> DATA FOR THIS EXERCISE

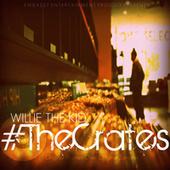 Play & Download The Crates EP by Willie The Kid | Napster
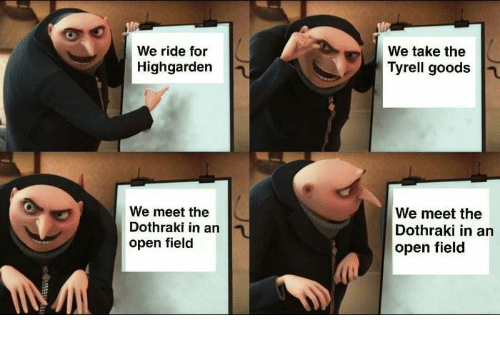 Game of Thrones, Dothraki, and Open: We ride for  Highgarden  We take the  Tyrell goods  We meet the  Dothraki in an  open field  We meet the  Dothraki in an  open fielod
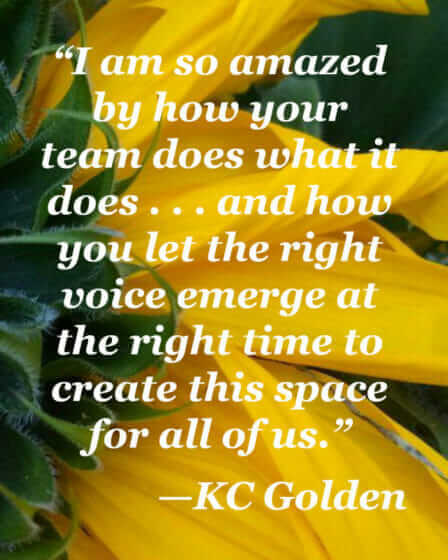 """I am amazed by your team"" -KC Golden"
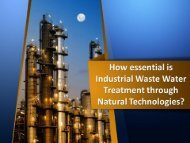 How essential is Industrial Waste Water Treatment through Natural Technologies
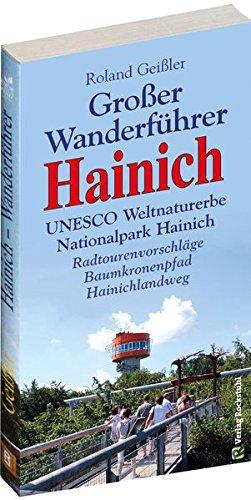 GROSSER WANDERFÜHRER HAINICH - UNESCO Weltnaturerbe Nationalpark Hainich. Radwandervorschläge - Baumkronenpfad - Hainichlandweg.: Mit ... Erfurt, Gotha und dem Baumkronenpfad
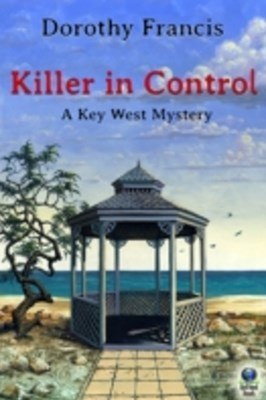 Killer in Control (A Key West Mystery)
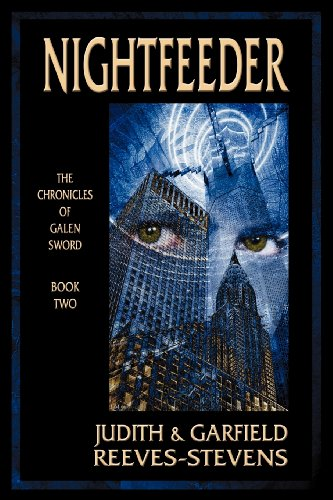 NIGHTFEEDER; the CHRONICLES of GALEN SWORD BOOK TWO; .Signed. *: REEVES-STEVENS, JUDITH; ...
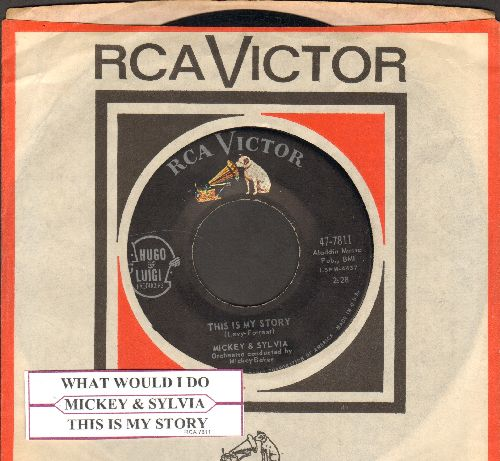 Mickey & Sylvia - This Is My Story/What Would I Do (DREAMY Doo-Wop double-hitter with RCA company sleeve and juke box label) - EX8/ - 45 rpm Records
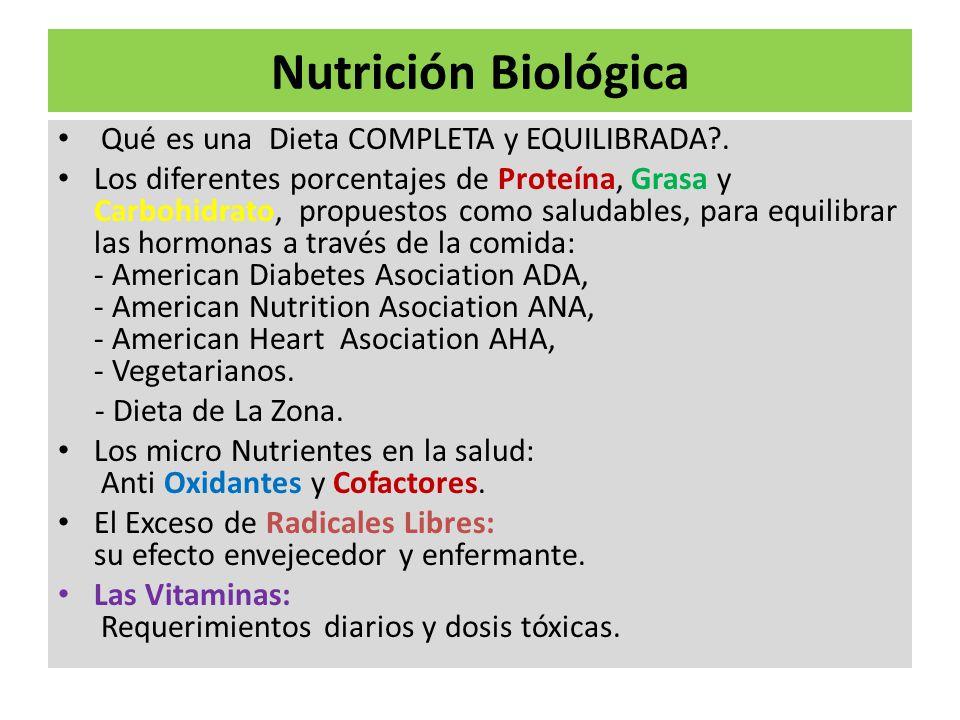 Nutrición Biológica Qué es una Dieta COMPLETA y EQUILIBRADA .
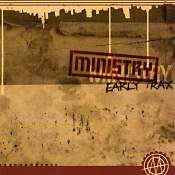 Ministry - Early Trax
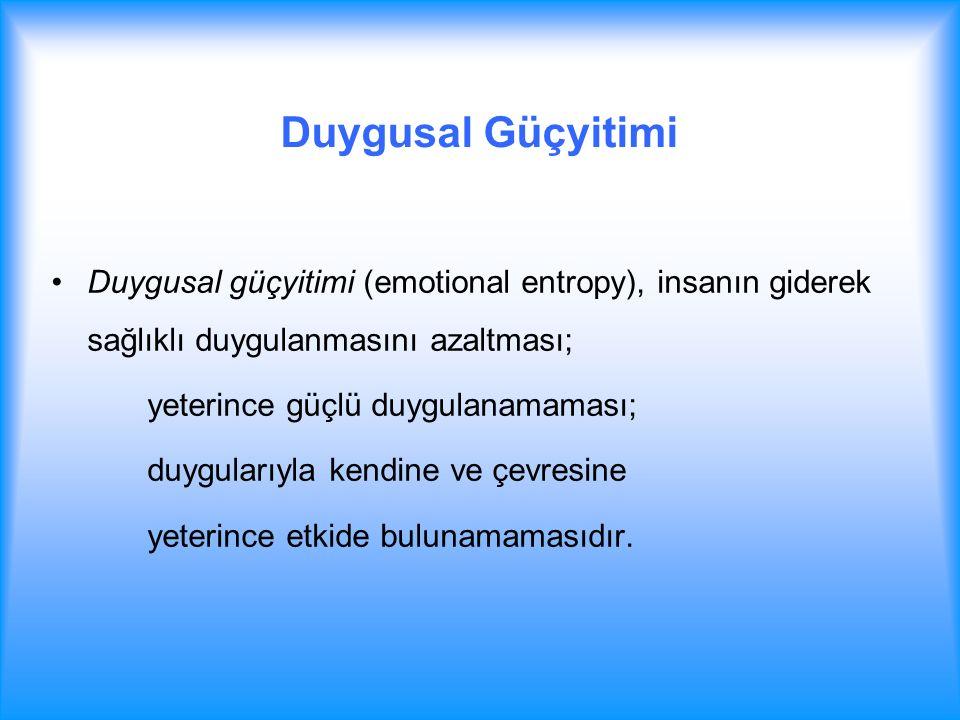 Duygusal Güçyitimi Duygusal güçyitimi (emotional entropy), insanın giderek sağlıklı duygulanmasını azaltması;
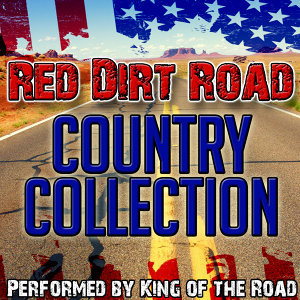 Red Dirt Road: Country Collection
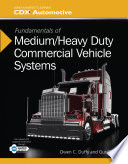 """Fundamentals of Medium/Heavy Duty Commercial Vehicle Systems"" by Owen C. Duffy, Gus Wright"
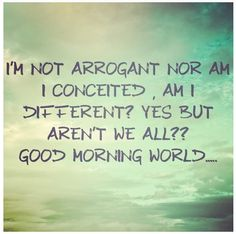 #arrogant #conceited #different
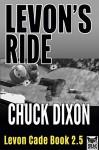 Levon's Ride: Levon Cade Book 2.5 - Chuck Dixon, Butch Guice, Jaye Manus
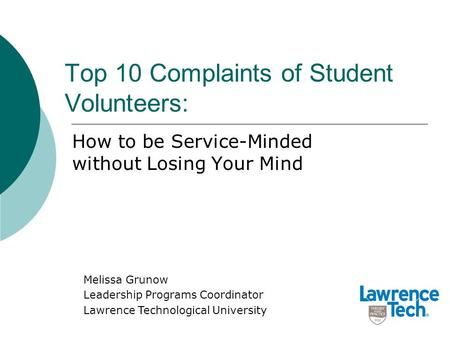 Top 10 Complaints of Student Volunteers: How to be Service-Minded without Losing Your Mind Melissa Grunow Leadership Programs Coordinator Lawrence Technological.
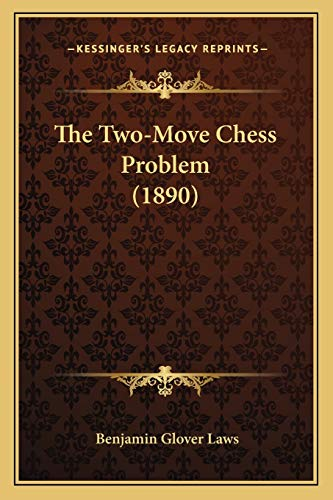9781166287900: The Two-Move Chess Problem (1890)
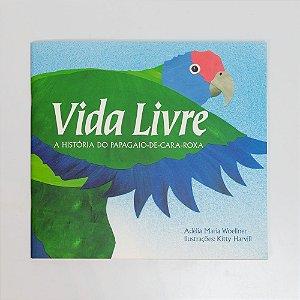 """Livro infantil - """"Vida Livre - A história do Papagaio-de-cara-roxa"""""""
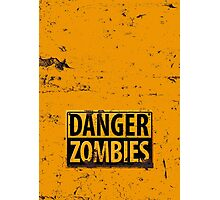 Danger : Zombies Sign Photographic Print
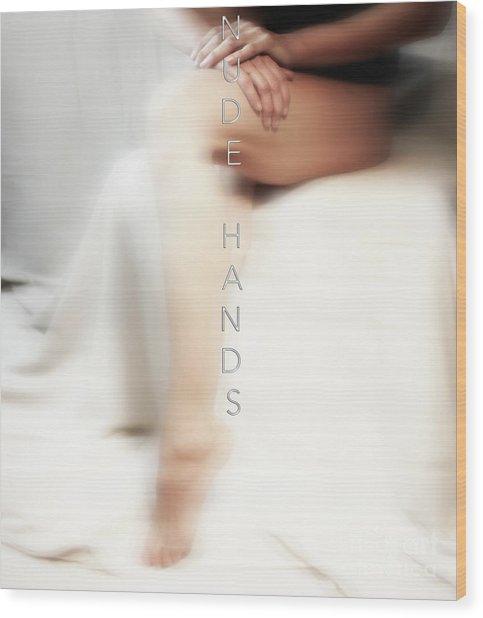 Nude Hands Wood Print by ManDig Studios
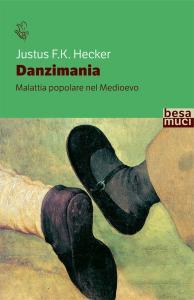 Danzimania. Malattia popolare nel Medioevo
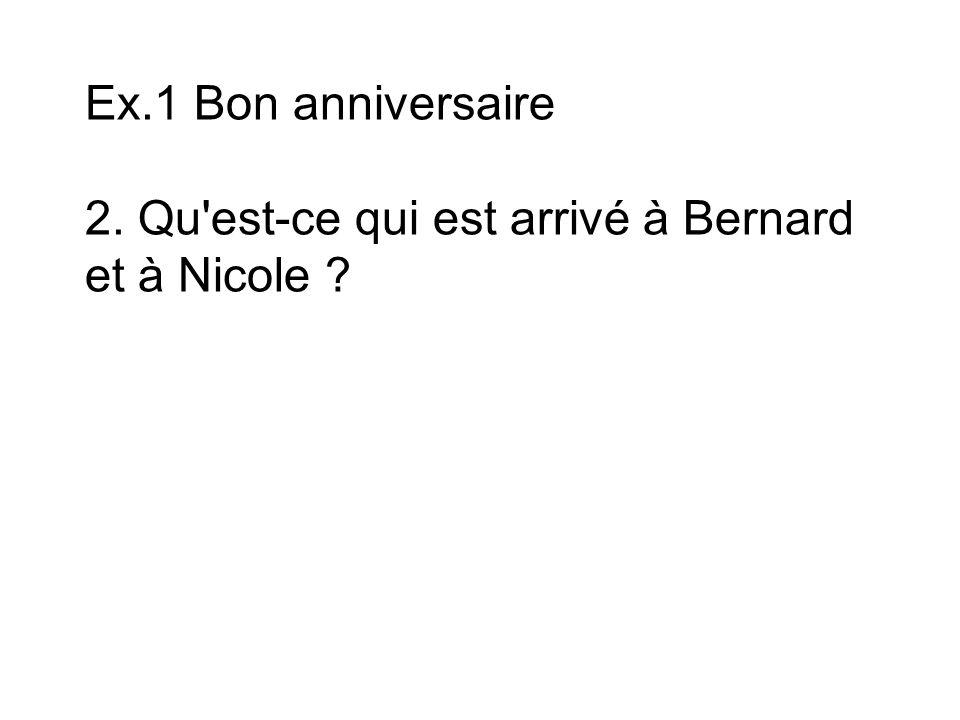 Ex.1 Bon anniversaire 2.Qu est-ce qui est arrivé à Bernard et à Nicole .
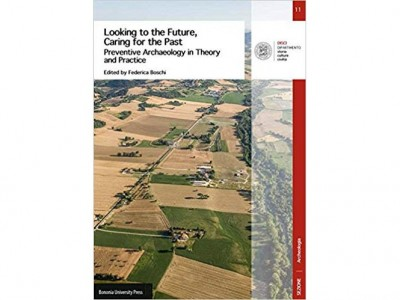 """Review of: F. Boschi (ed.). 2016 """"Looking to the future, caring for the past. Preventive archaeology in theory and practice."""" Bologna: Bononia University Press"""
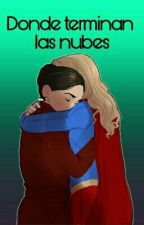 Donde terminan las nubes. Supercorp One Shot. by lutthers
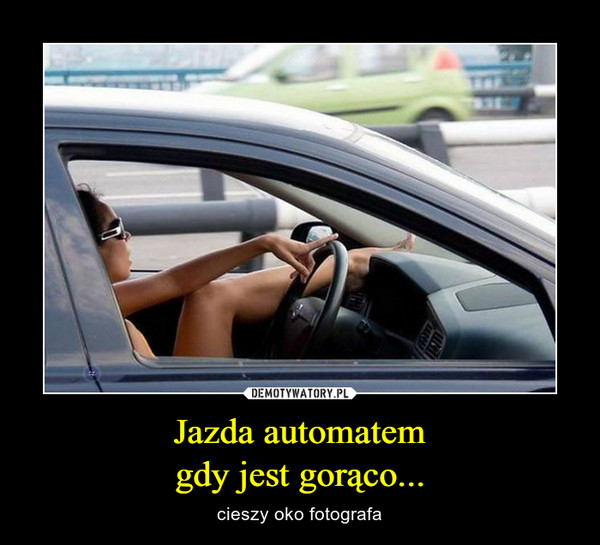 Jazda automatemgdy jest gorąco... – cieszy oko fotografa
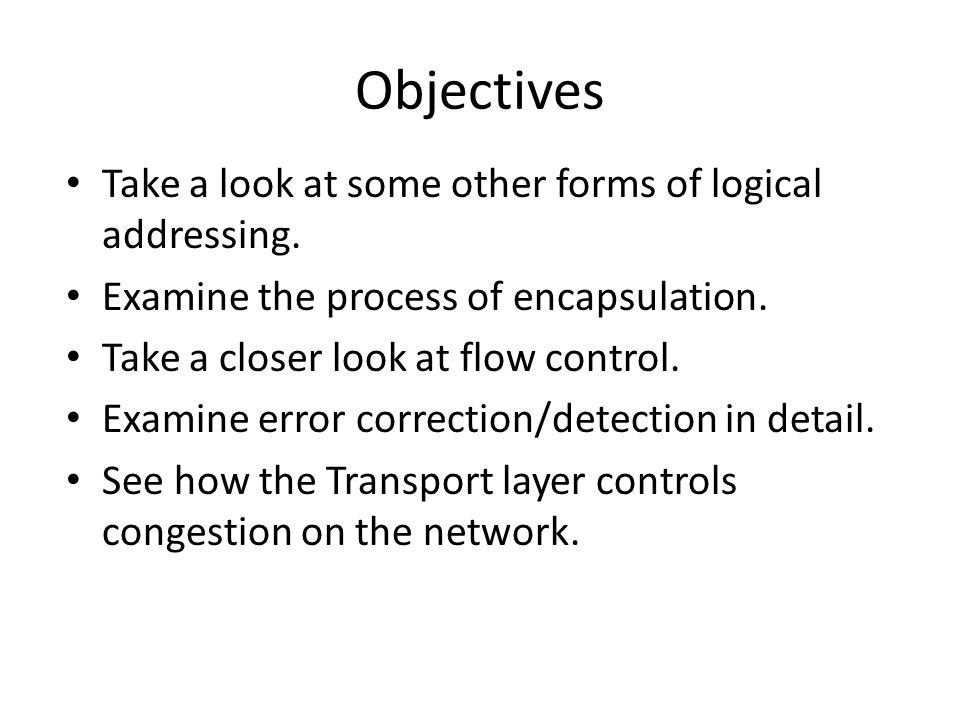 Objectives Take a look at some other forms of logical addressing.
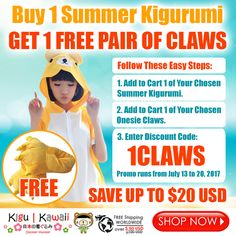 Buy 1 SUMMER KIGURUMI and get 1 FREE PAIR OF CLAWS!  Just follow these easy steps: 1. Add to cart your chosen 1 Piece Summer Kigurumi. 2. Add to cart your chosen 1 Piece Pair of Claws. 3. Enter Discount Code: 1CLAWS  SHOP NOW: www.KiguKawaii.com/collections/rawr-claws-onesies/products/claws-animal-kigurumi-onesie PROMO RUNS: July 13 - July 20, 2017 ONLY! NOTE: Applicable for Spring/Summer Collection Only.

> WORK TASK
Each line from the start of the entries through the line with "Duygusal Güçyitimi Duygusal" is to be restated exactly, and the pictures are to be skipped.

> SOLVED PROBLEM
 Play & Download The Crates EP by Willie The Kid | Napster
 Game of Thrones, Dothraki, and Open: We ride for  Highgarden  We take the  Tyrell goods  We meet the  Dothraki in an  open field  We meet the  Dothraki in an  open fielod
 """I am amazed by your team"" -KC Golden"
 How essential is Industrial Waste Water Treatment through Natural Technologies
 GROSSER WANDERFÜHRER HAINICH - UNESCO Weltnaturerbe Nationalpark Hainich. Radwandervorschläge - Baumkronenpfad - Hainichlandweg.: Mit ... Erfurt, Gotha und dem Baumkronenpfad
 Killer in Control (A Key West Mystery)
 NIGHTFEEDER; the CHRONICLES of GALEN SWORD BOOK TWO; .Signed. *: REEVES-STEVENS, JUDITH; ...
 Mickey & Sylvia - This Is My Story/What Would I Do (DREAMY Doo-Wop double-hitter with RCA company sleeve and juke box label) - EX8/ - 45 rpm Records
 Nutrición Biológica Qué es una Dieta COMPLETA y EQUILIBRADA .
 Ministry - Early Trax
 Duygusal Güçyitimi Duygusal güçyitimi (emotional entropy), insanın giderek sağlıklı duygulanmasını azaltması;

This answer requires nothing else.